For the minority of families who still have a co-payment, the state slashed the fees, too, so that they will total no more than 1 percent of a family’s income. No family will have to pay more than $61 a month for subsidized care, according to a copy of the new family fee schedule obtained by the Union-Tribune.

The state will use $56 million from its general fund to reduce the fees.

“This is hundreds of dollars a month, thousands of dollars a year that stay in families’ pockets,” Hofstad said.

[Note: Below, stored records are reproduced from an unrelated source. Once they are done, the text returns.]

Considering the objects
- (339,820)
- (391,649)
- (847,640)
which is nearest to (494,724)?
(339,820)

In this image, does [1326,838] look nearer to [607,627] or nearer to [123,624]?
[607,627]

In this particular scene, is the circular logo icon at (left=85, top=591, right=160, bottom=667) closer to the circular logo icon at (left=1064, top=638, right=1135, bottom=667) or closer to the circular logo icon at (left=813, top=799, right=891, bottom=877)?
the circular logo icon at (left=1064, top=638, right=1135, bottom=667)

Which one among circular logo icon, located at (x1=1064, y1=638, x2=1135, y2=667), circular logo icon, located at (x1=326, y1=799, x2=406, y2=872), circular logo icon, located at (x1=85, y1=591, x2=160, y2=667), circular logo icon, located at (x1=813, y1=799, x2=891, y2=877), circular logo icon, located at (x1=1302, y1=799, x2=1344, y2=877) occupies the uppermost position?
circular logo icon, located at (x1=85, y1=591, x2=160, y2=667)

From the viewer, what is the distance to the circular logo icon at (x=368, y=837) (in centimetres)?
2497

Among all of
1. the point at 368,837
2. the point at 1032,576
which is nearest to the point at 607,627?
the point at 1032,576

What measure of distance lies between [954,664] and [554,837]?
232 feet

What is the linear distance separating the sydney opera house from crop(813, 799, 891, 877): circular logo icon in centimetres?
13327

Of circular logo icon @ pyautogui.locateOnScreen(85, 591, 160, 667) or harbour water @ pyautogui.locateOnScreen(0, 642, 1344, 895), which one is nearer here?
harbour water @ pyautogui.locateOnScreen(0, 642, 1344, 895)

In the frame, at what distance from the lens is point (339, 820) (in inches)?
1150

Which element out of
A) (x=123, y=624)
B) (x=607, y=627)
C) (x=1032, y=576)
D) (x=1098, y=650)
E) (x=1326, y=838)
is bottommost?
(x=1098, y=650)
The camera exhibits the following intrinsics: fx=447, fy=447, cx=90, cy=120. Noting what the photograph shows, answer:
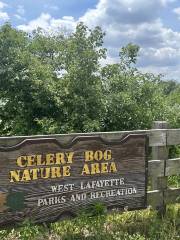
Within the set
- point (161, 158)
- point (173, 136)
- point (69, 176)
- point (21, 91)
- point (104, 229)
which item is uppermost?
point (21, 91)

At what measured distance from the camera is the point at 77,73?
391 inches

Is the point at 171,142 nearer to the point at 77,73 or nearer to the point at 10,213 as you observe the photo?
the point at 10,213

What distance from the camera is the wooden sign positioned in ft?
17.4

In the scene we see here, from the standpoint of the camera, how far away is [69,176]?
18.7 feet

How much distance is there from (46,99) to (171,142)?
3.96m

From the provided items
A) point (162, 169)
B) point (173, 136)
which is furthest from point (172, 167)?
point (173, 136)

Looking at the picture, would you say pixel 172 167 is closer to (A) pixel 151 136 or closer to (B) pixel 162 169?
(B) pixel 162 169

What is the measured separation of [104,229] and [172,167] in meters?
1.51

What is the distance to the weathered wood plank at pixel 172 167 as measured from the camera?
21.7 feet

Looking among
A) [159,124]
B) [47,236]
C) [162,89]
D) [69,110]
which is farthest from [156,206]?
[162,89]

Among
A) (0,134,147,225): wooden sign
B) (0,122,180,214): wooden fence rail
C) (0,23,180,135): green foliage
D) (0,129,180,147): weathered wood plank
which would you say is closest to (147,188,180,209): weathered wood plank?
(0,122,180,214): wooden fence rail

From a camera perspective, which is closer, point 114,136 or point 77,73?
point 114,136

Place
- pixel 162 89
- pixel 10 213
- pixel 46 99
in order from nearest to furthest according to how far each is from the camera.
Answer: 1. pixel 10 213
2. pixel 46 99
3. pixel 162 89

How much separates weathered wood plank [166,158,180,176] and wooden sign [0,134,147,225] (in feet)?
1.47
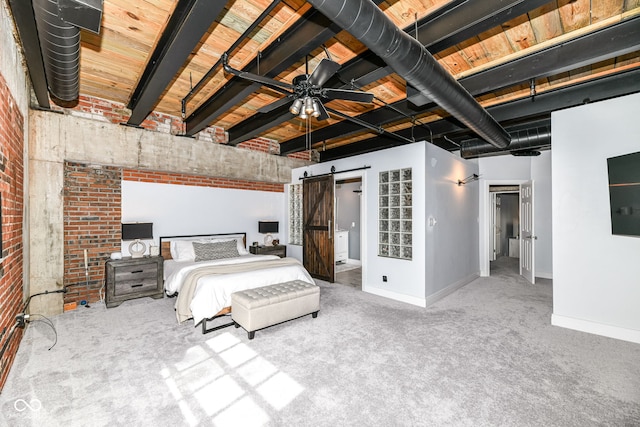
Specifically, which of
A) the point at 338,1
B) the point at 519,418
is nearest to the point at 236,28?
the point at 338,1

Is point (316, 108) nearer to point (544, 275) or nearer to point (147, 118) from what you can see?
point (147, 118)

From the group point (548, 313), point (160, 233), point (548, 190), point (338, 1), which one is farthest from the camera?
point (548, 190)

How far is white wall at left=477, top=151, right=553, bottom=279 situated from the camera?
6.52 m

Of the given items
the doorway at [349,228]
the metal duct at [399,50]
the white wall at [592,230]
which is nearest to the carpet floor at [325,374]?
the white wall at [592,230]

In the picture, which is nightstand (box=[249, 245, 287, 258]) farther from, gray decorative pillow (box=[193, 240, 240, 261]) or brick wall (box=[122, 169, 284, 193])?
brick wall (box=[122, 169, 284, 193])

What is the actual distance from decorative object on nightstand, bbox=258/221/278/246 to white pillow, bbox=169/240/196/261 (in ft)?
5.34

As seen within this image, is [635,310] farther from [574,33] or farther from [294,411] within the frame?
[294,411]

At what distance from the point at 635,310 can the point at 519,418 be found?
2.50 metres

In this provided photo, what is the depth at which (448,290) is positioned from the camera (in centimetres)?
507

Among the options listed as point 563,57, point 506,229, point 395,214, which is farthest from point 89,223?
point 506,229

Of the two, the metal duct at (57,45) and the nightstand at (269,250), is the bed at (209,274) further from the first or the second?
the metal duct at (57,45)

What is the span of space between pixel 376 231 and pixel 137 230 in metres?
4.06

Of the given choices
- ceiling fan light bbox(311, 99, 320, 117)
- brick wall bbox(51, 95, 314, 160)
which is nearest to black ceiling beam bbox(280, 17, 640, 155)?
ceiling fan light bbox(311, 99, 320, 117)

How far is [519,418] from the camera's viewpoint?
1986 millimetres
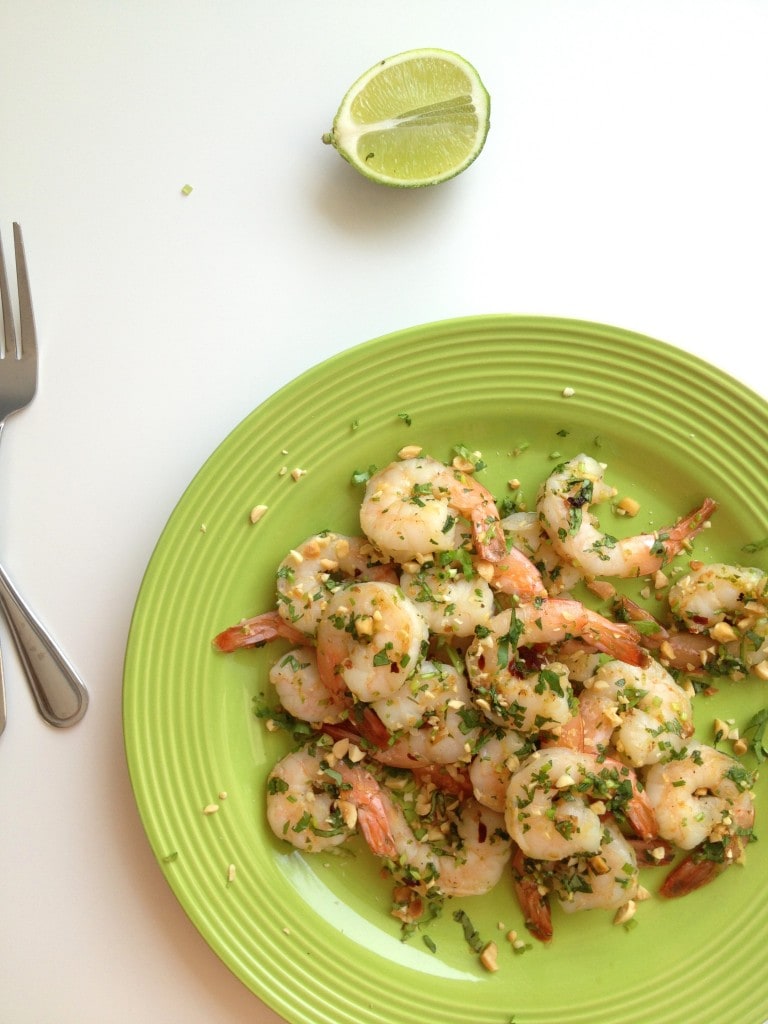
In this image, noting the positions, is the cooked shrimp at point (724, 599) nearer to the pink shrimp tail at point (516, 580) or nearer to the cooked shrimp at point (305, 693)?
the pink shrimp tail at point (516, 580)

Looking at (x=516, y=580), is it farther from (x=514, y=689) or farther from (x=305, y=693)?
(x=305, y=693)

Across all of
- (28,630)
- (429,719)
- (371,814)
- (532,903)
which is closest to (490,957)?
(532,903)

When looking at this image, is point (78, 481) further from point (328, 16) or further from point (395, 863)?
point (328, 16)

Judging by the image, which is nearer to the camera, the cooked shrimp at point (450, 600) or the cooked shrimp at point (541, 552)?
the cooked shrimp at point (450, 600)

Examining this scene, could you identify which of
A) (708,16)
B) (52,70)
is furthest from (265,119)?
(708,16)

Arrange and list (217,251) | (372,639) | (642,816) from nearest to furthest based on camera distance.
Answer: (372,639) < (642,816) < (217,251)

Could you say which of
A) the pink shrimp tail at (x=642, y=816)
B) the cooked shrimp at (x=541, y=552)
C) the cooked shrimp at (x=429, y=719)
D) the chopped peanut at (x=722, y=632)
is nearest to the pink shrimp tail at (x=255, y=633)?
the cooked shrimp at (x=429, y=719)
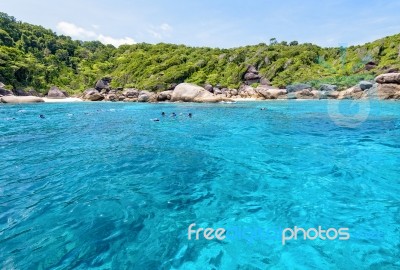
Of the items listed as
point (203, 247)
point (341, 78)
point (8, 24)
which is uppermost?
point (8, 24)

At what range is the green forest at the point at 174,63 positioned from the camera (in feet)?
181

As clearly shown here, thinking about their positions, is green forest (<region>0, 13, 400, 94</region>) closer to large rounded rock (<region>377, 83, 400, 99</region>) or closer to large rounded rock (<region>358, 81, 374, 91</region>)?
large rounded rock (<region>358, 81, 374, 91</region>)

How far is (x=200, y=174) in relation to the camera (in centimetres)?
720

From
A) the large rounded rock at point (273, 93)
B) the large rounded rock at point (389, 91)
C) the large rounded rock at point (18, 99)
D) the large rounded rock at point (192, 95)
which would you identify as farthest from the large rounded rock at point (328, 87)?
the large rounded rock at point (18, 99)

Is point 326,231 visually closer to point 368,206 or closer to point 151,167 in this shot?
point 368,206

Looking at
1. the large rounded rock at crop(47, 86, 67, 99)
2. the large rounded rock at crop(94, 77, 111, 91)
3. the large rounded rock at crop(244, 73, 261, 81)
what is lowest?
the large rounded rock at crop(47, 86, 67, 99)

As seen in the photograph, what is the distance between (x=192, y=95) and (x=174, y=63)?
3034 centimetres

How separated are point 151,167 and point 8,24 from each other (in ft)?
351

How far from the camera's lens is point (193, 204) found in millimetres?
5316

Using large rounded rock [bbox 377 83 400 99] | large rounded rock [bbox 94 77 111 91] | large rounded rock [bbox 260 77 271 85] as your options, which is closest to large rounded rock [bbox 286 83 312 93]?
large rounded rock [bbox 260 77 271 85]

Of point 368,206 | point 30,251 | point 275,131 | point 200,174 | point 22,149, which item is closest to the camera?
point 30,251

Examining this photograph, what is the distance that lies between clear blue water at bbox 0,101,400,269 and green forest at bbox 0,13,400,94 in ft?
156

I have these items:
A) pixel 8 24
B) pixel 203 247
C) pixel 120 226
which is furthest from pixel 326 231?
pixel 8 24

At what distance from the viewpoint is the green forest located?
55.2 m
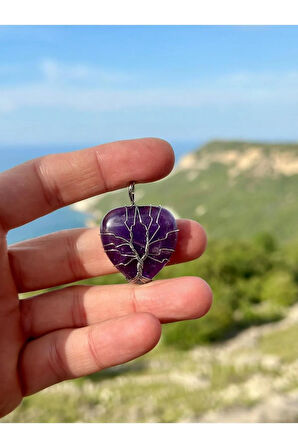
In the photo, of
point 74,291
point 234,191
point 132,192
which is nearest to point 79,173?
point 132,192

On top of reducing family fees, state leaders agreed to several other child care reforms in a deal for a two-year contract struck late last month with Child Care Providers United, a statewide union that represents more than 40,000 family child care providers, who are small business owners providing care out of their own homes.

The tentative agreement provides $600 million over two years for one-time rate increases for providers of subsidized child care.

That means starting Jan. 1, San Diego County family child care providers will get $160 more a month per child. License-exempt providers such as family members, friends and neighbors also get a boost of $112 per child.

The agreement also provides $80 million for a first-of-its-kind retirement fund for providers, $100 million in ongoing annual funding for health care and a two-year extension of a COVID-era policy reimbursing providers based on enrollment rather than attendance.

But the biggest win for child care in the agreement, advocates say, is a promise and a timeline from the state to address a fundamental problem with how California — and most other states — fund subsidized child care.

Generally California decides how much to reimburse providers of subsidized care based on the market prices that families were paying for child care five years ago. As a result, the state’s reimbursement rates fail to reflect current costs of living and rapid inflation of the past few years.

They also fall far short of meeting providers’ operating costs. Providers frequently set their prices below their true costs, because they know parents can’t afford to pay more.

A national firm found last year that the gap between what California pays providers and their actual costs amounts to more than $10,000 per child, per year, in almost every region of the state for almost every age group of children served.

Providers of subsidized care often bridge that gap by giving up their own income, over-working themselves and taking other drastic measures that drive many out of business, creating severe shortages of labor and available child care.

With the union agreement, the state promises to formulate a new reimbursement model based on estimates of providers’ costs. The state will decide on elements of the new model by Feb. 15 and submit it for federal approval by July 1 — the state already requested pre-approval in late March, according to the agreement.

Within 60 days of receiving federal approval for the new cost-based model, the state will reopen bargaining with the union about reimbursement rates.

Hussein Almukhtar, a family child care provider based in Lakeside and a member of the union’s negotiations team, called the agreement “historic” and necessary.

Had it not been for the rate increases, he said he would have had to shut down his business, because he doesn’t make enough to stay afloat. He serves entirely children whose families are receiving subsidies.

Almukhtar said he has not been able to find an assistant willing to work for his business, partly because he can’t afford to pay an assistant well. He said he can only afford to pay himself about $5 an hour. So the temporary rate increases will help.

“That’s going to help me keep my doors open until the state fixes their system,” Almukhtar said.

The child care providers union is now voting on ratifying the agreement, with voting to conclude on Monday.